__EXCERPT__:
- Continuing Education
Gerontology, often known as geriatrics or clinical gerontology, is the study of the physical and psychological changes that occur as people age. As part of an interdisciplinary team alongside other healthcare professionals14, Geriatric dentistry, also known as Gerodontology or Gerodontics, is the delivery of dental care to older adults involving the diagnosis, prevention, and treatment of problems associated with normal aging and age-related diseases. It was originally defined as "that portion of the pre-doctoral dental curriculum that deals with special knowledge, attitudes and technical skills required in the provision of oral health care to older adults."15 It’s commonly considered to be a part of ‘Special Care Dentistry’ by the Commission on Dental Accreditation. The Special Care Dentistry Association (SCDA) formed the American Society of Geriatric Dentistry (ASGD) in 1965 and later the SCDA Council of Geriatric Dentistry in 2013.15
Facts and Figures
Geriatric dentistry is a crucial part of the health maintenance mechanism for the elderly and medically compromised individuals. In the USA, there will be 74 million persons over teh age of 65 by 2030, up from 56 million in 2020. Scientific research also indicates that by 2030, over 22 million senior citizens in the United States will require expert geriatrician care.65 On average, people above the age of 65 years are expected to report one or more chronic medical conditions that require consideration before initiating any dental treatment.15 The U.S. Surgeon General’s Report stated that older adults suffer from a “silent epidemic of profound and consequential dental problems".16 As per one estimate, a typical dental practice could expect to see about four to five elderly patients on any given day of operation.17
Correspondingly, in a statement released by the US Department of Health and Human Services (DHHS), it is projected there will be a need for more than 6,000 dental practitioners with specialized training in geriatric dentistry by the year 2020.18,19
According to a 2018 American Dental Association survey, 86% of Americans believe that dental health is highly essential to their overall health. Both the American Dental Education Association (ADA) and American Dental Education Association (ADEA) have created clinical guides for oral health professionals after realizing the complex needs for dental services among geriatric populations. These clinical guides will help professionals to better evaluate and diagnose dental problems, link oral health to chronic conditions, and provide treatment to improve older adults' quality of life.64,65 All health professions must work together to develop interprofessional education on geriatric oral health.

__REQUIREMENT__: Summarize the text on geriatric dentistry in two sentences.

(Stored items from a collection)

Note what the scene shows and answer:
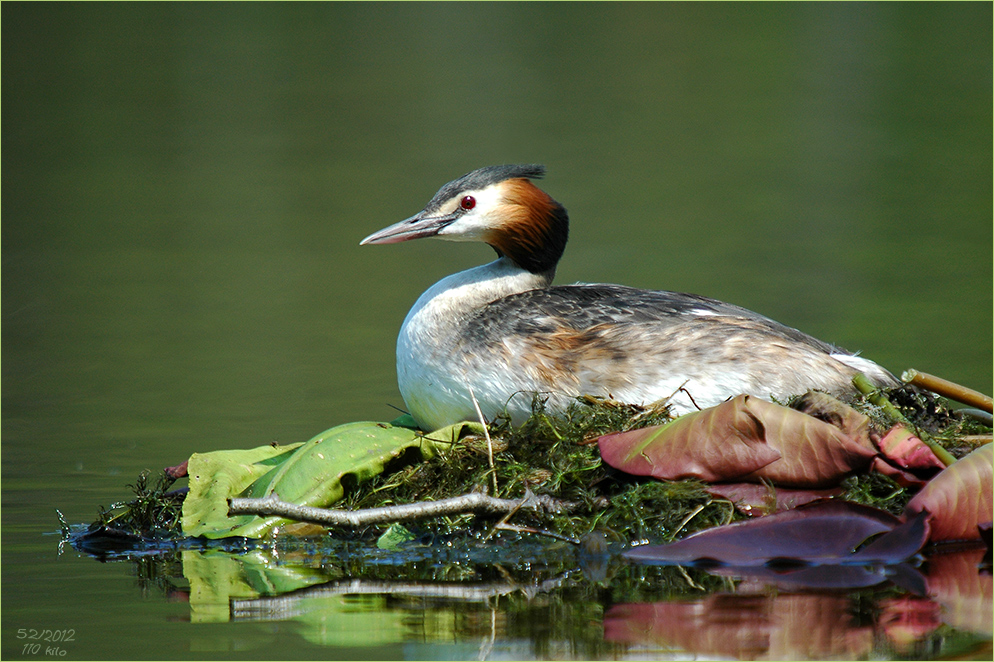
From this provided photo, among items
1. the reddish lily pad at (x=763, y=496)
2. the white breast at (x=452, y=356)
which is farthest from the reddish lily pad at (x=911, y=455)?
the white breast at (x=452, y=356)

__TASK RESULT__: Geriatric dentistry is the delivery of dental care to older adults, covering the diagnosis, prevention, and treatment of problems associated with normal aging and age-related diseases. The number of Americans over 65 is projected to reach 74 million by 2030, the U.S. Surgeon General's Report describes older adults as suffering a "silent epidemic" of dental problems, and dental associations have created clinical guides to help professionals evaluate, diagnose, and treat older patients.